How many lines in the records below include "camera"? Answer with the number only.
*** Opening of Data for processing ***
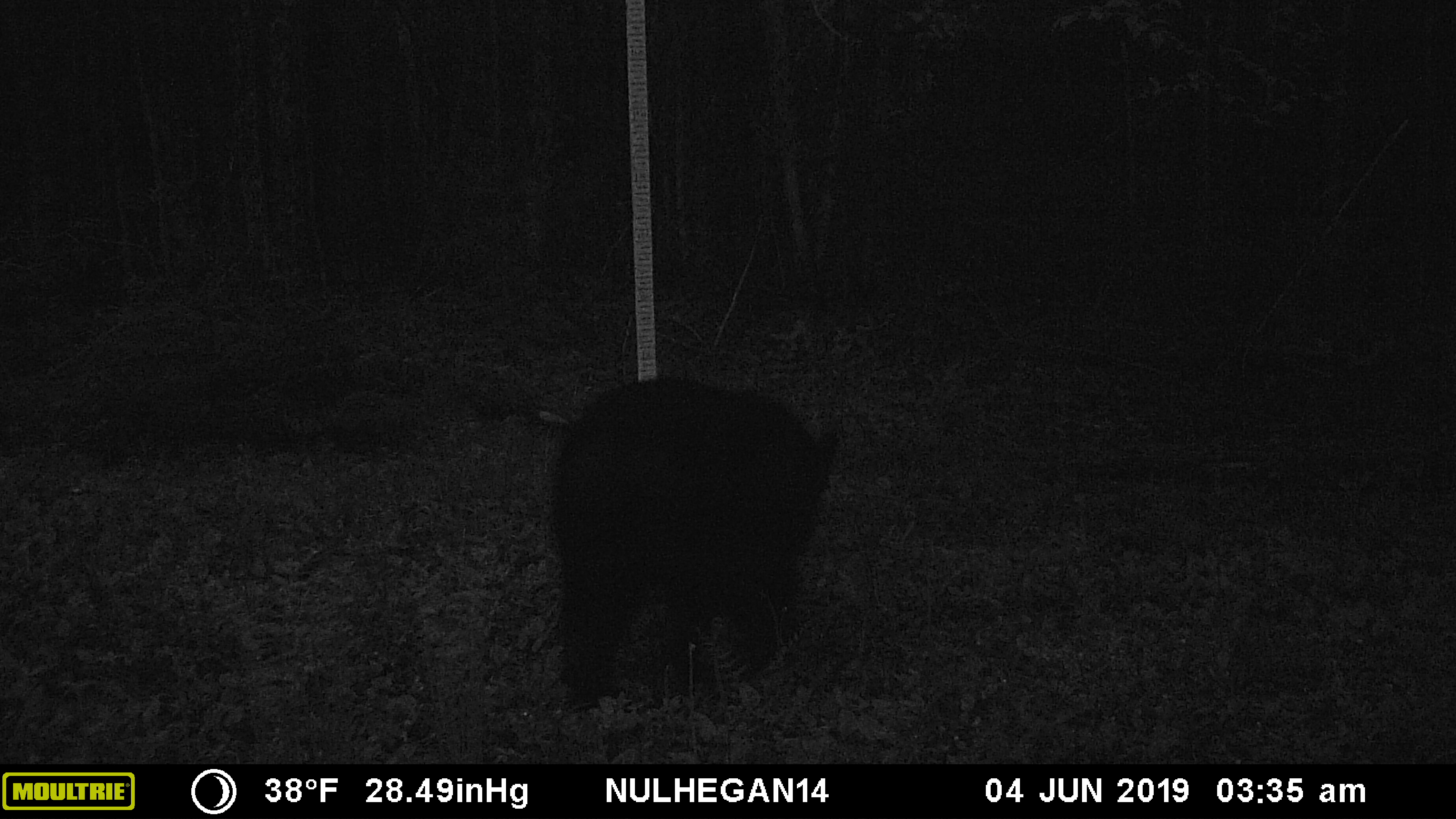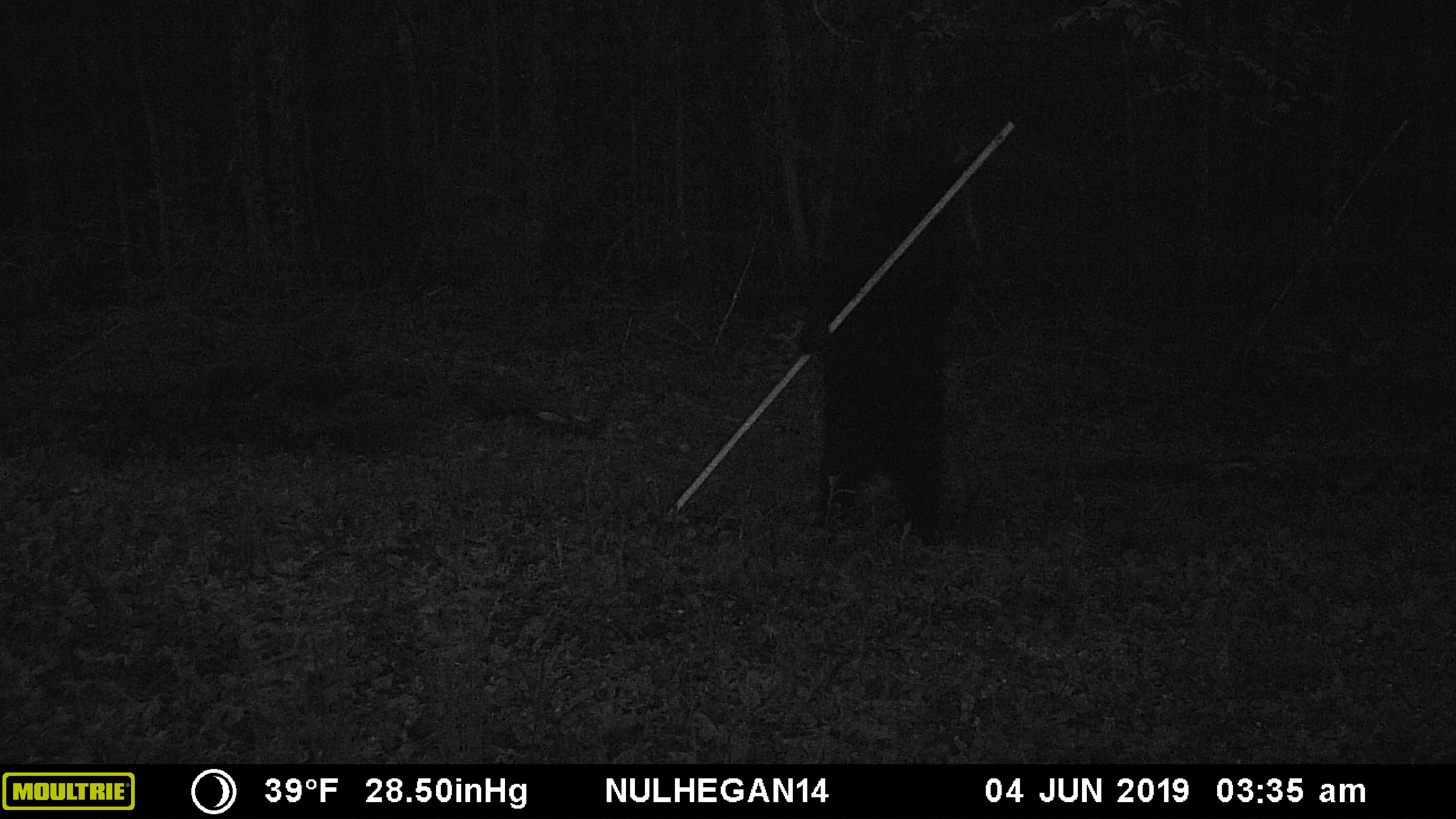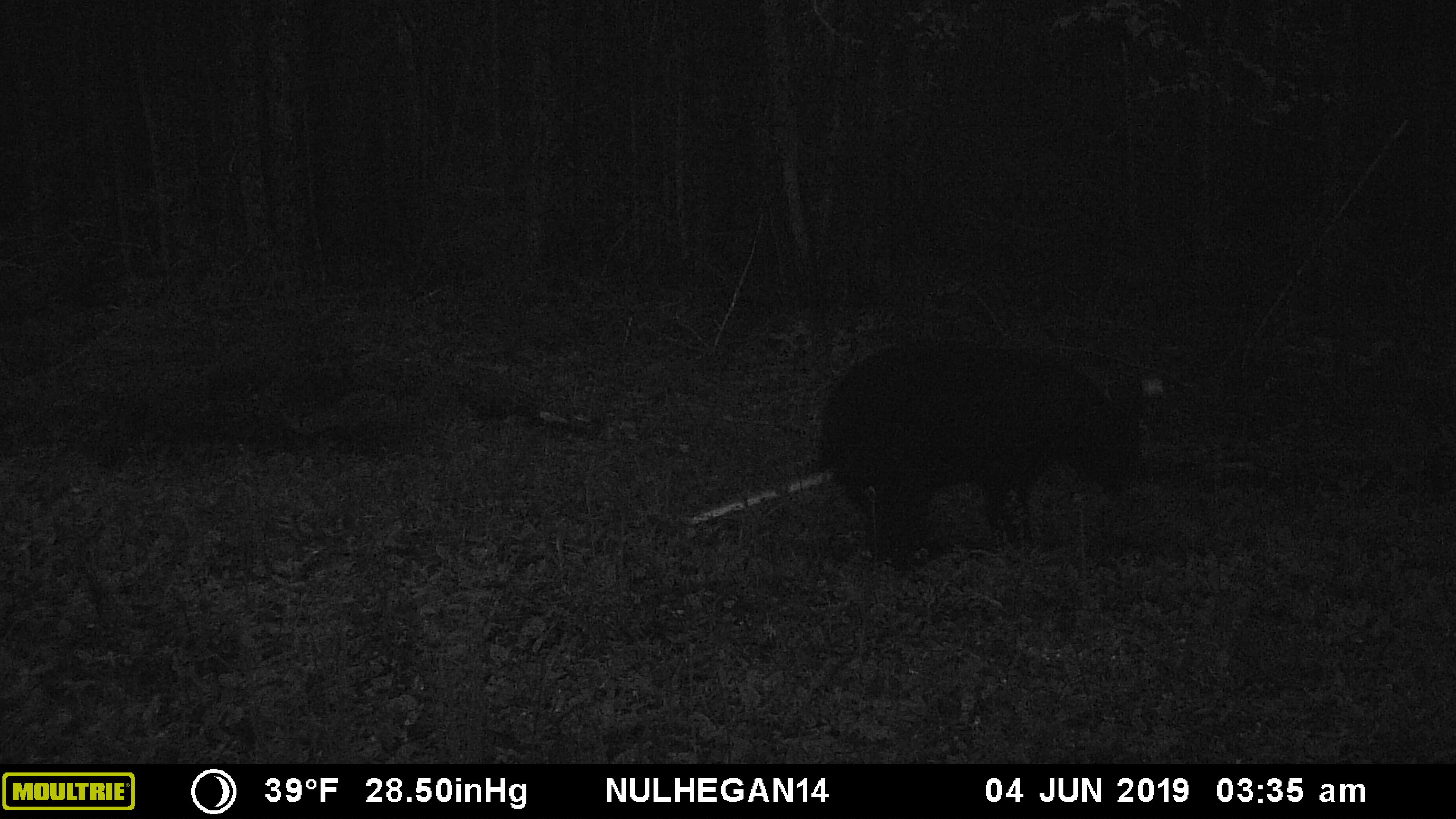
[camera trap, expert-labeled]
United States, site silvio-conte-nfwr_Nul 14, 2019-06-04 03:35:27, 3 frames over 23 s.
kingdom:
*** Close of Data for processing ***
*** Opening of Data for processing ***
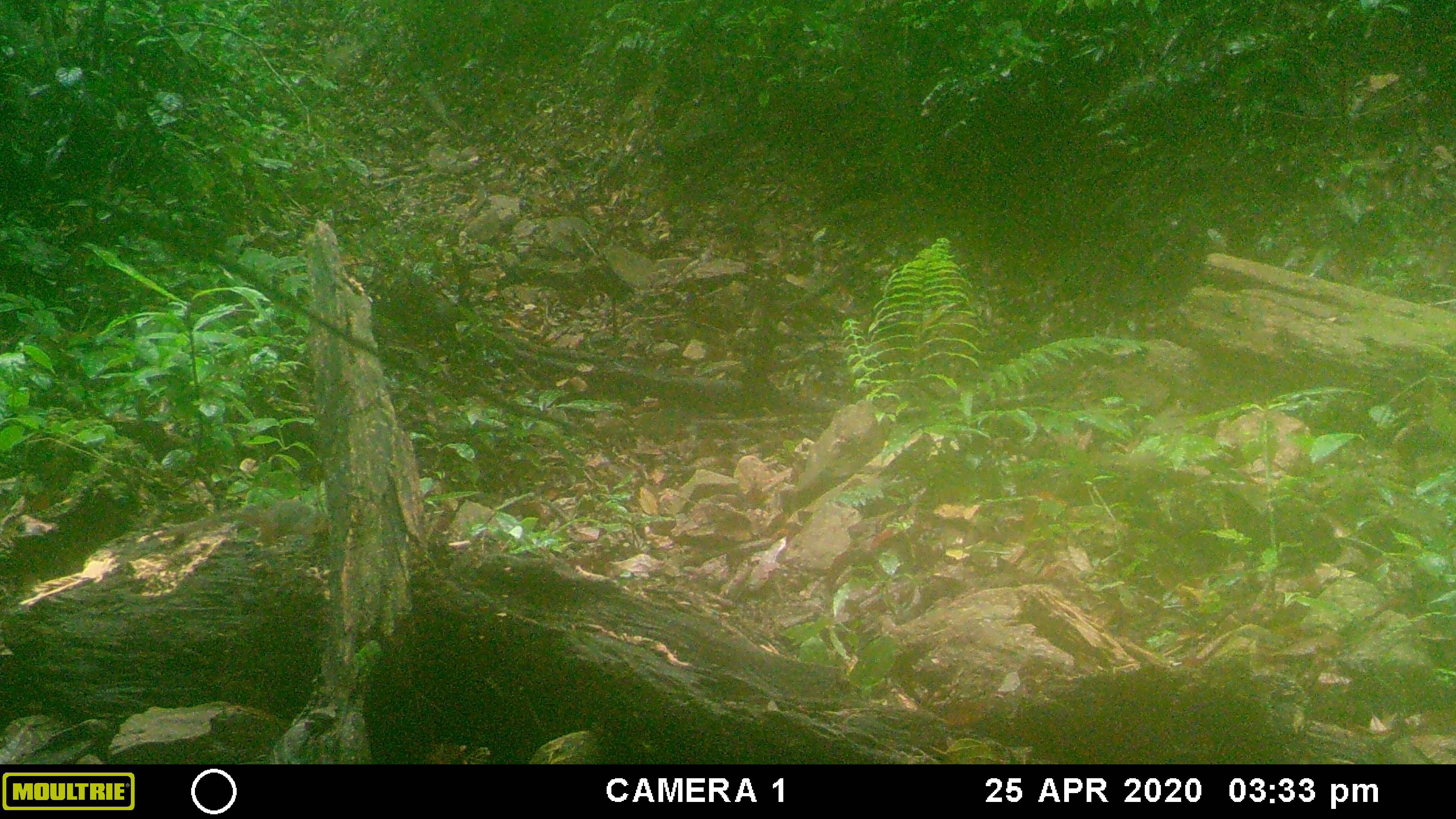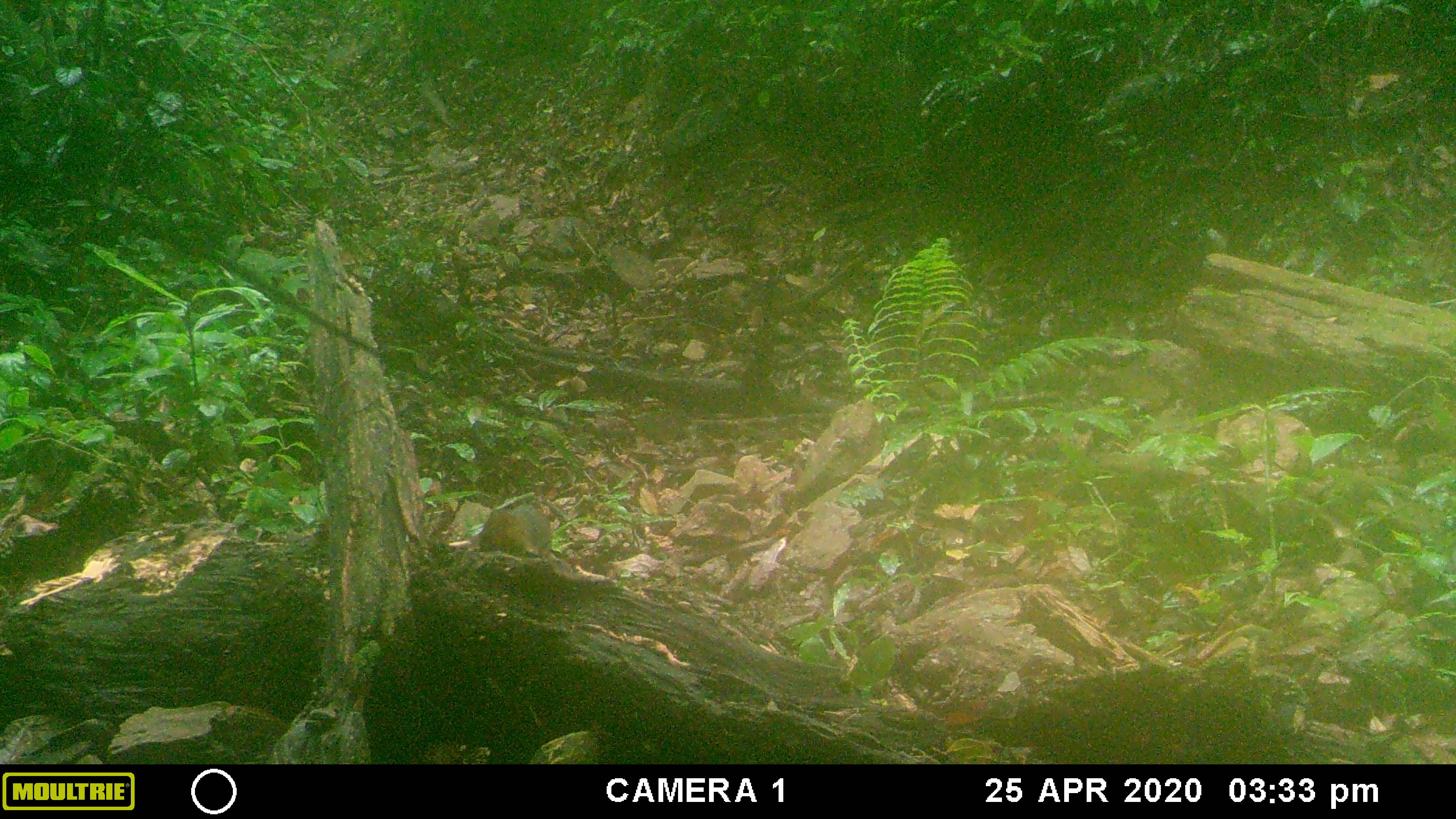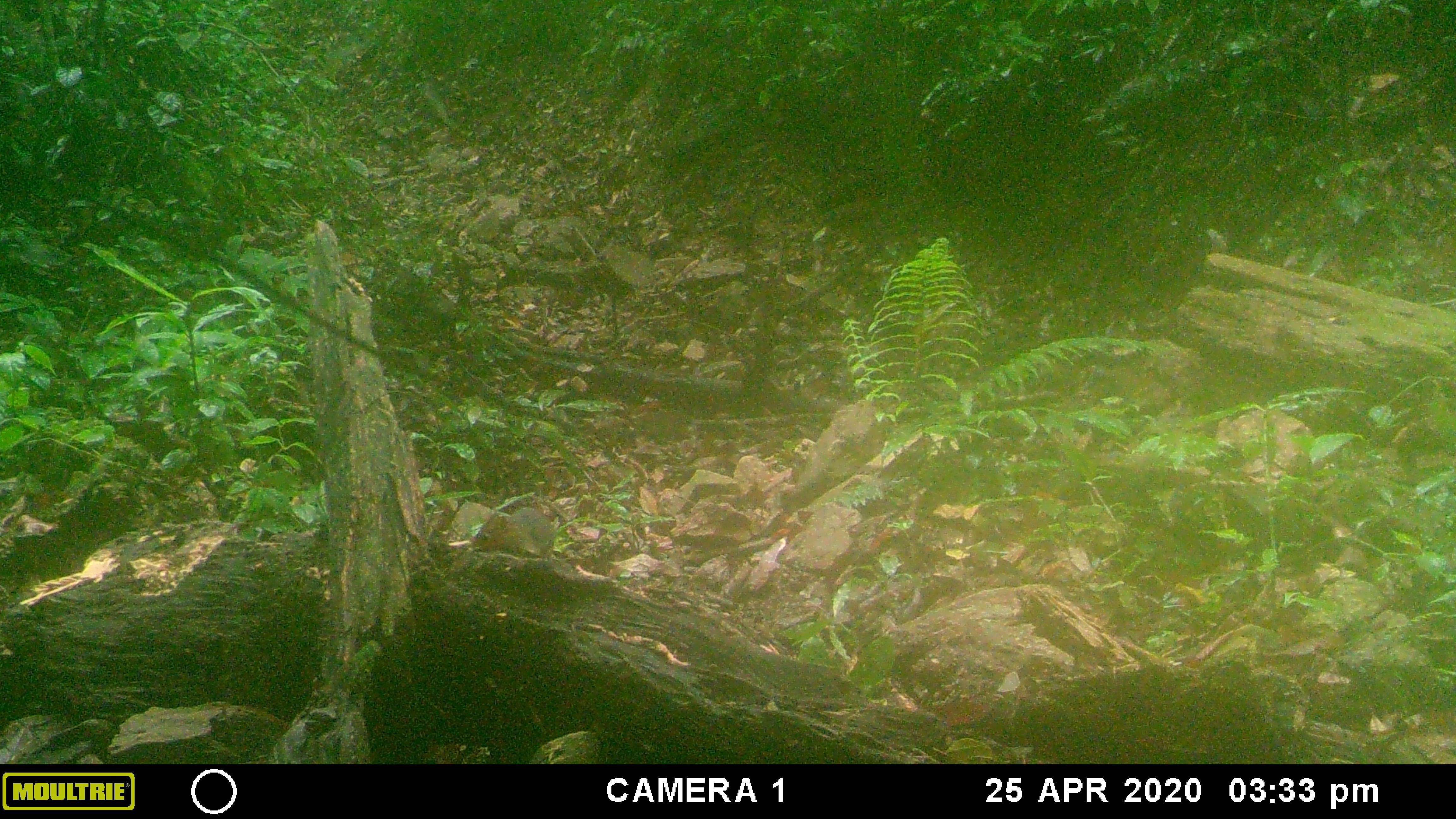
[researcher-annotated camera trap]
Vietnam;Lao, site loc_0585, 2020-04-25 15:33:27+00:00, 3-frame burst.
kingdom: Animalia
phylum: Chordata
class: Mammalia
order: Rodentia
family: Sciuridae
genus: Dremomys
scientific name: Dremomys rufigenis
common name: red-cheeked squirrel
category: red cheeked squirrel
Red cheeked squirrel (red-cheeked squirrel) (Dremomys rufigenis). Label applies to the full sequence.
*** Close of Data for processing ***
*** Opening of Data for processing ***
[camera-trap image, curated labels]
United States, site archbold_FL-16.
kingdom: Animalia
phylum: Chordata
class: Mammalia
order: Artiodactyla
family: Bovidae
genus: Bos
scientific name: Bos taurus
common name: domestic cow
*** Close of Data for processing ***
**Response area:**
3